- Your goal: One part of the entries below is wanted: the lines from the one containing "order: Carnivora" through the one containing "common name: coyote". Write those out exactly and nothing else.

- Excerpted data:
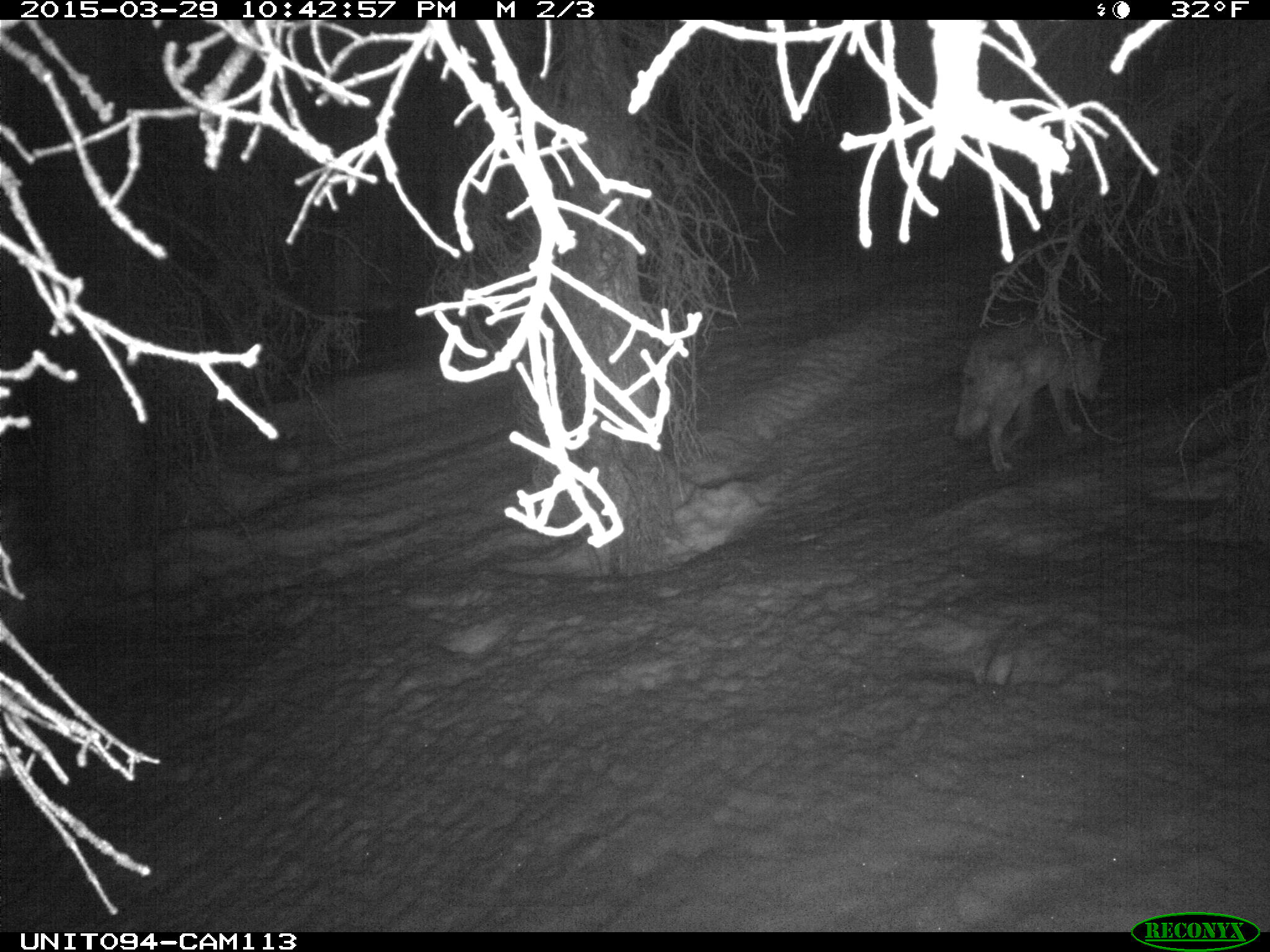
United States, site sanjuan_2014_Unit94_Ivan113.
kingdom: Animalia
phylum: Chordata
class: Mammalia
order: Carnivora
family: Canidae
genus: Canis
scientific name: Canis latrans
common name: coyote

...

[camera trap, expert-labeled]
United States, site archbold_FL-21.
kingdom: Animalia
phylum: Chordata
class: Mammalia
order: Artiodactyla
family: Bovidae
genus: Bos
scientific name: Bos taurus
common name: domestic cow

- Worked solution:
order: Carnivora
family: Canidae
genus: Canis
scientific name: Canis latrans
common name: coyote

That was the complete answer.